CN103509003A - Preparation method of azelnidipine - Google Patents
Preparation method of azelnidipine Download PDFInfo
- Publication number
- CN103509003A CN103509003A CN201210214898.3A CN201210214898A CN103509003A CN 103509003 A CN103509003 A CN 103509003A CN 201210214898 A CN201210214898 A CN 201210214898A CN 103509003 A CN103509003 A CN 103509003A
- Authority
- CN
- China
- Prior art keywords
- azelnidipine
- methyl
- preparation
- ethyl acetate
- effect
- Prior art date
- Legal status (The legal status is an assumption and is not a legal conclusion. Google has not performed a legal analysis and makes no representation as to the accuracy of the status listed.)
- Pending
Links
Images
Classifications
-
- C—CHEMISTRY; METALLURGY
- C07—ORGANIC CHEMISTRY
- C07D—HETEROCYCLIC COMPOUNDS
- C07D401/00—Heterocyclic compounds containing two or more hetero rings, having nitrogen atoms as the only ring hetero atoms, at least one ring being a six-membered ring with only one nitrogen atom
- C07D401/02—Heterocyclic compounds containing two or more hetero rings, having nitrogen atoms as the only ring hetero atoms, at least one ring being a six-membered ring with only one nitrogen atom containing two hetero rings
- C07D401/12—Heterocyclic compounds containing two or more hetero rings, having nitrogen atoms as the only ring hetero atoms, at least one ring being a six-membered ring with only one nitrogen atom containing two hetero rings linked by a chain containing hetero atoms as chain links
Abstract
The invention relates to a preparation method of azelnidipine as a dihydropyridine calcium channel blocker, belonging to the field of medicines. The preparation method provided by the invention is characterized in that an intermediate and a final product are refined by using a method which is easy to realize industrial production.
Description
Technical field:
The preparation method who the present invention relates to a kind of dihydropyridine calcium channel blocker Azelnidipine, belongs to field of medicaments.
Background of invention:
Azelnidipine (Azelnidipine), chemistry 3-(1-diphenyl-methyl azetidin-3-yl) 5-sec.-propyl 2-amino-1 by name, 4-dihydro-6-methyl-4-(3-nitrophenyl)-3,5-pyridine dicarboxylate, is developed and is got permission to go on the market in Japan in late May, 2003 by Japanese Sankyo Co., Ltd.The synthetic method of existing Azelnidipine is loaded down with trivial details, and the preparation of intermediate (VI) takes column chromatography method, and the purifying of product (I) is also used column chromatography method, is not suitable for suitability for industrialized production.
Summary of the invention:
Main purpose of the present invention has been to provide a kind of preparation method who is suitable for the Azelnidipine of industrial application.

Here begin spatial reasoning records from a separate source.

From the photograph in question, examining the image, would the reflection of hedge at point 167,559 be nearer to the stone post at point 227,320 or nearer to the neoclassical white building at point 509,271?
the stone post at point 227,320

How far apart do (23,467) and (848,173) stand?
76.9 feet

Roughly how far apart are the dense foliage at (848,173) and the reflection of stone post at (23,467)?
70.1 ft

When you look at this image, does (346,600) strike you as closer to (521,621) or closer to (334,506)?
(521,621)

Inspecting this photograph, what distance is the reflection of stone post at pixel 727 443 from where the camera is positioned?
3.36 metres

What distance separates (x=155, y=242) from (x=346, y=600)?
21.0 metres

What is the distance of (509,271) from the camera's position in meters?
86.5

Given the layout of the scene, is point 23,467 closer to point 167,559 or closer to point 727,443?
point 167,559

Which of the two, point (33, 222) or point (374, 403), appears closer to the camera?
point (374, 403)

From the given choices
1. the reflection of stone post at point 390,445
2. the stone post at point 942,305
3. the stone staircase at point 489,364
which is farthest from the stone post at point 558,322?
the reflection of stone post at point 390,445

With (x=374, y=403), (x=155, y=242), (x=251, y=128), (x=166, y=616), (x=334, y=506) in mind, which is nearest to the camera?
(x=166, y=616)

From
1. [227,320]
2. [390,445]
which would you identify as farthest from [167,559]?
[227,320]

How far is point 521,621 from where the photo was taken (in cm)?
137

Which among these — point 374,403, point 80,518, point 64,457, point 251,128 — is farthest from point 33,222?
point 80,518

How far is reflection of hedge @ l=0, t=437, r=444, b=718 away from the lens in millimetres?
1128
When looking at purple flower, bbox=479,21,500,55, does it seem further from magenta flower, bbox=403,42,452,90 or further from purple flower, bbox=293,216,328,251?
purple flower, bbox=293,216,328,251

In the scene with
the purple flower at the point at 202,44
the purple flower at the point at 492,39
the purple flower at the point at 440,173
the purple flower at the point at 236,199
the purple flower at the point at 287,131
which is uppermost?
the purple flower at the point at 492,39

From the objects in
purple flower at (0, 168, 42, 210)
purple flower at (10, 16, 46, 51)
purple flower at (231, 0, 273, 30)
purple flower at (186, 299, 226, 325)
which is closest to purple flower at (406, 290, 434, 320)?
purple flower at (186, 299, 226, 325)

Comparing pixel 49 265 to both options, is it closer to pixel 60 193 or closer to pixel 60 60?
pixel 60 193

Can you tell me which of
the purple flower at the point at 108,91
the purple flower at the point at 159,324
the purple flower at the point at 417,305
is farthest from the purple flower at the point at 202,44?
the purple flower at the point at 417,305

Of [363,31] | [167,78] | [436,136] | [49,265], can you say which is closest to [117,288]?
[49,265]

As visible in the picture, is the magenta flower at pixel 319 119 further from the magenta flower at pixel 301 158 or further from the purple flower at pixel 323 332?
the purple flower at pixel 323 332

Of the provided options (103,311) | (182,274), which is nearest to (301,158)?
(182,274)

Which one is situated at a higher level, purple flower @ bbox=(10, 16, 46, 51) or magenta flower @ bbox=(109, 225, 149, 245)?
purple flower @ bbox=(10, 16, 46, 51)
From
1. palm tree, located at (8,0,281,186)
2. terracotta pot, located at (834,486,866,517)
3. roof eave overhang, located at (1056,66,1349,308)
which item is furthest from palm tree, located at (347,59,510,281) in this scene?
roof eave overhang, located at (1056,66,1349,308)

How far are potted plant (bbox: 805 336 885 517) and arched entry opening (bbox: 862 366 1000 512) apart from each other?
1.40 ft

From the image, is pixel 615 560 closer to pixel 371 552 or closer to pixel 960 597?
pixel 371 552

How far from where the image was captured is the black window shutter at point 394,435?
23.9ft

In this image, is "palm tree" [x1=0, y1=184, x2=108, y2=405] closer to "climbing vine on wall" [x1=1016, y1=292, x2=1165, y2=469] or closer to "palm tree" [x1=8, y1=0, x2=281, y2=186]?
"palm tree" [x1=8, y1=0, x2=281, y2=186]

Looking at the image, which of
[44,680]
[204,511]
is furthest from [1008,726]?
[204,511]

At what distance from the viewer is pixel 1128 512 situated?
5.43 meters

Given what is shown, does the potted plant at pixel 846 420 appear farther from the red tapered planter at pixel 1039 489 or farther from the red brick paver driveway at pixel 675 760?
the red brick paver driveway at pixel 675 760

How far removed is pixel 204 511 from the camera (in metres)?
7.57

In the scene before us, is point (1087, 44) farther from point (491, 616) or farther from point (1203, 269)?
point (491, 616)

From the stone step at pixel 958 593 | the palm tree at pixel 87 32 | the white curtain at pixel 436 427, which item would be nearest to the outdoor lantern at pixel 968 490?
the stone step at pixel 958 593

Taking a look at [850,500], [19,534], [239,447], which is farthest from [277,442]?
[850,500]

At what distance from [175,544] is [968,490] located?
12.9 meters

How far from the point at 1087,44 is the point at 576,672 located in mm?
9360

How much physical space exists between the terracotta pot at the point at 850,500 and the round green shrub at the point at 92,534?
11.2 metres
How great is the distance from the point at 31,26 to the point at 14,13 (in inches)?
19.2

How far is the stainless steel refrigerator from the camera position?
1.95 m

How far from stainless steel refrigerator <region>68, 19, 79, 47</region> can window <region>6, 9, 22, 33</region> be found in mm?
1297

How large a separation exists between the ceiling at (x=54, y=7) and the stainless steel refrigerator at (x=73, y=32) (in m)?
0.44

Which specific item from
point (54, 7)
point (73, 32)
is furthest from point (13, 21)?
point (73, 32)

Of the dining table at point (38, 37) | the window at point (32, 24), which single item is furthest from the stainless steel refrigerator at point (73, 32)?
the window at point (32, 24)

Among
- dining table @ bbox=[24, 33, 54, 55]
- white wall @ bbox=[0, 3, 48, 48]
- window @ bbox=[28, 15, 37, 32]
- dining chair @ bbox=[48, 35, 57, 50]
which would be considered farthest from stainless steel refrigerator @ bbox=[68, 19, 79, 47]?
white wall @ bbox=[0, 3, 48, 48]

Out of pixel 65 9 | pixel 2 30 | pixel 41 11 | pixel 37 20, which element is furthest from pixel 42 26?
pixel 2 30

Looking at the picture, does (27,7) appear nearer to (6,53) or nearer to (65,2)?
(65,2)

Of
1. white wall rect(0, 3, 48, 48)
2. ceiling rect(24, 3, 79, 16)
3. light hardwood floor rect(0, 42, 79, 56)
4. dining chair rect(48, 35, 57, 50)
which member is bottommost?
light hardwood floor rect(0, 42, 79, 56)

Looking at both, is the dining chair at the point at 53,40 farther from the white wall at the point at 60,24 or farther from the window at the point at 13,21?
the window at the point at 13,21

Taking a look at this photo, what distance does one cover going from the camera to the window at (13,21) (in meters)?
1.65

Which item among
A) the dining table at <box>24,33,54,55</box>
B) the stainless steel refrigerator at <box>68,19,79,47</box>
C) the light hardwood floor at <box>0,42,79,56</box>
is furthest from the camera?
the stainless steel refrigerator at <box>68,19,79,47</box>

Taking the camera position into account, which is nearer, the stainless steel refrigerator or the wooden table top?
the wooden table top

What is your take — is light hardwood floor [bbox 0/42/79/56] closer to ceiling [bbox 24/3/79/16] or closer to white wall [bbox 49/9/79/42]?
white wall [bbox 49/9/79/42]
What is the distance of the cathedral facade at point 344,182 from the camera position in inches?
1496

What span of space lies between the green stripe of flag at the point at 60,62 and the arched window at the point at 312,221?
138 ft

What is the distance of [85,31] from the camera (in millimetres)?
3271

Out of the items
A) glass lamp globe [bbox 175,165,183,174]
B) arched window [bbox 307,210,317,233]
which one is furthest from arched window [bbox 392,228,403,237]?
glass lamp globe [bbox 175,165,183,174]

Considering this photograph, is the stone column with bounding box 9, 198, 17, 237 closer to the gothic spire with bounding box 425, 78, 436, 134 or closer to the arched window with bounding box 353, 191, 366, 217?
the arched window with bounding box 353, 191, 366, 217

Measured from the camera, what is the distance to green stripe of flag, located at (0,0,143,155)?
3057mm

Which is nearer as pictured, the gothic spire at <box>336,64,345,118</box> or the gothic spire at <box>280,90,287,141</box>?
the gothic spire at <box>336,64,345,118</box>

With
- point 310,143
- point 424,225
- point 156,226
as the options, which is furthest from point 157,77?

Technical scheme of the present invention is:
A preparation method for Azelnidipine, it is characterized in that preparing through following steps.
The first step 3-nitrobenzaldehyde (II) is prepared 2-with ISOPROPYL ACETOACETATE effect, and (3-nitrobenzal and ISOPROPYL ACETOACETATE (III), make solvent with Virahol.
Second step is under alkaline condition, and benzhydrylamine (IV) and epoxy chloropropane effect, prepare 1-diphenyl-methyl-3-hydroxy azetidine (V).
The 3rd step 1-diphenyl-methyl-3-hydroxy azetidine (V), at N, with cyanoacetic acid effect, is prepared cyanoacetic acid (1-dibenzo-p-methyl-aza-cyclobutane-3-yl) ester (VI) under the effect of N '-dicyclohexyl diimine.
The 4th step cyanoacetic acid (1-dibenzo-p-methyl-aza-cyclobutane-3-yl) ester (VI) and hydrogenchloride effect, prepare amidino groups acetic acid (1-dibenzo-p-methyl-aza-cyclobutane-3-yl) ester acetate (VII), with methylene dichloride, makees solvent.
The 5th step amidino groups acetic acid (1-dibenzo-p-methyl-aza-cyclobutane-3-yl) ester acetate (VII), with 2-(3-nitrobenzal ISOPROPYL ACETOACETATE (III) cyclization under sodium methylate effect, preparation 3-(1-diphenyl-methyl azetidin-3-yl) 5-sec.-propyl 2-amino-1,4-dihydro-6-methyl-4-(3-nitrophenyl)-3,5-pyridine dicarboxylate (Azelnidipine).
Refining of the 6th step Azelnidipine
The process for purification of the preferred Azelnidipine of the present invention, is characterised in that, by Azelnidipine dissolving crude product in the mixed solvent of ethyl acetate and normal hexane, stirring and dissolving, add gac, filter, the mixed solvent washing of ethyl acetate and normal hexane for filter cake, washing lotion and filtrate merge, be cooled to 0~5 ℃ of crystallization, collect product, dry at 45-55 ℃ of temperature in Hotaircirculatingoven, obtain Azelnidipine fine work, high-efficient liquid phase chromatogram technique measuring purity 99.3%.
The process for purification of the preferred Azelnidipine of the present invention, is characterised in that, the ratio of refining dissolving ethyl acetate used and normal hexane is (1~2): 1 (volume ratio).
The process for purification of the preferred Azelnidipine of the present invention, is characterised in that, the ratio of refining dissolving ethyl acetate used and normal hexane is 1: 1 (volume ratio).
The process for purification of the preferred Azelnidipine of the present invention, is characterised in that, the ratio of refining dissolving ethyl acetate used and normal hexane is 1.5: 1 (volume ratio).
The invention has the beneficial effects as follows a kind of preparation method who is suitable for the Azelnidipine of industrialized production is provided.
Accompanying drawing explanation:
Fig. 1 is the synthesis process flow diagram of Azelnidipine.
The preparation of embodiment 12-(3-nitrobenzal) ISOPROPYL ACETOACETATE (III)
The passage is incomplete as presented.